WORK INSTRUCTIONS - Filter the entries down to the lines containing "States", and copy those lines.

Stored data entries -

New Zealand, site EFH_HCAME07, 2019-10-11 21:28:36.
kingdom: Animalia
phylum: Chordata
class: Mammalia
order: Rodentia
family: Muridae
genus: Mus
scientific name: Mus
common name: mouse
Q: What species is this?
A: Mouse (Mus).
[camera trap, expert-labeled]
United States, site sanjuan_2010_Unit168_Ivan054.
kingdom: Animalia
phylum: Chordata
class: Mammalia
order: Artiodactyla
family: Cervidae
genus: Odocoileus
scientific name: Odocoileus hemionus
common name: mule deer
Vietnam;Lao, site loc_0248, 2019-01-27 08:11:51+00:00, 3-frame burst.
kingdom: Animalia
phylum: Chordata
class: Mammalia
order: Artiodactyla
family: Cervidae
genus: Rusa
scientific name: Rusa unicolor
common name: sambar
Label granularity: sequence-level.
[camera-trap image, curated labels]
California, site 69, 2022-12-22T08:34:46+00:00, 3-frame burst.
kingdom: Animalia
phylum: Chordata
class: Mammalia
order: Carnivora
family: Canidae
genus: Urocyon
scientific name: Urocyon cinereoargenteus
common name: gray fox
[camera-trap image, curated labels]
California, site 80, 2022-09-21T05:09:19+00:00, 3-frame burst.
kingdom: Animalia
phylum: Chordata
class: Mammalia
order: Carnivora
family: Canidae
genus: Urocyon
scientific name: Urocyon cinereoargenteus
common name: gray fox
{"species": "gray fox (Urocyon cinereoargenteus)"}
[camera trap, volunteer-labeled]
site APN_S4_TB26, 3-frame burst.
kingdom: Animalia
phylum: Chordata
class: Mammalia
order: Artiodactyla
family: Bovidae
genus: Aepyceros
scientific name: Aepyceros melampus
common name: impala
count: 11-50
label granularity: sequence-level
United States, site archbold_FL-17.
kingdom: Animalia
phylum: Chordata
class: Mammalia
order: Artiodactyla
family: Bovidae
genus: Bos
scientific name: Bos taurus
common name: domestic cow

REPLY TO THE TASK -
United States, site sanjuan_2010_Unit168_Ivan054.
United States, site archbold_FL-17.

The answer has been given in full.